Important Note
Registration required. Please note that all attendees must follow Columbia’s COVID-19 Policies and Guidelines. Columbia University is committed to protecting the health and safety of its community. To that end, all visiting alumni and guests must meet the University requirement of full vaccination status in order to attend in-person events. Vaccination cards may be checked upon entry to all venues.
Please join us for a reception and an artist talk by David Miretsky about his work on exhibit at the Harriman Institute, Reflections, The Art of Drawing.

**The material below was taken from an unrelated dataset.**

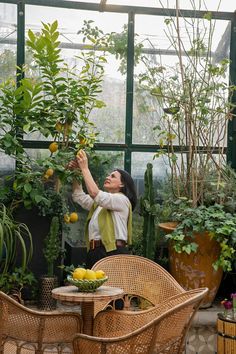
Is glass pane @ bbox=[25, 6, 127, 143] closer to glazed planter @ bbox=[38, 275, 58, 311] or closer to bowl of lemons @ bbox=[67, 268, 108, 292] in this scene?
glazed planter @ bbox=[38, 275, 58, 311]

“The albums present a variety of themes: from a sketch of a jail cell in Kyiv, to an occasional landscape or still life. But most of the pages are filled with uniquely recognizable characters from all walks of life, reflecting the vulnerable humaneness of humans, with empathy, amusement and love. Genre scenes, later turned into paintings. Ordinary life elevated to the archetype of relationships. Portraits of people, from paupers to politicians, meshed with conceptual and poetic exercises. Themes repeat in Miretsky’s mirror labyrinth. His ‘Art of Drawing’ can be as elaborate and precise as Dürer’s etchings, or be a one-line fleeting moment, like a Hokusai manga, and every time—revealing some of life’s painful truth, inherited from Otto Dix’s narrative. One never grows tired looking at these drawings. What you see here is a mere mirror shard… reflecting life.” —Nellie Belin
David Miretsky studied at the Kyiv Art Institute from 1965 to 1969. Unable to exhibit his work in official venues because of its unorthodox subject matter and style, Miretsky took part in underground exhibitions in Kyiv and Moscow, which eventually led to his arrest and the confiscation of some works. He and his family left the Soviet Union and made their way to the U.S. in 1975, settling first in Cincinnati, but then moving to New York, where he has made his home ever since. Today he lives and works in Brooklyn. He has had a number of solo exhibitions in Cincinnati, Chicago, and New York, and in 2006 he exhibited his work at the National Art Museum of Ukraine (Kyiv). You can learn more about Miretsky’s life and work by visiting his website: davidmiretsky.com.
Image: Woman Holding Neckless by David Miretsky (pencil, paper 16×12.5″) 2005.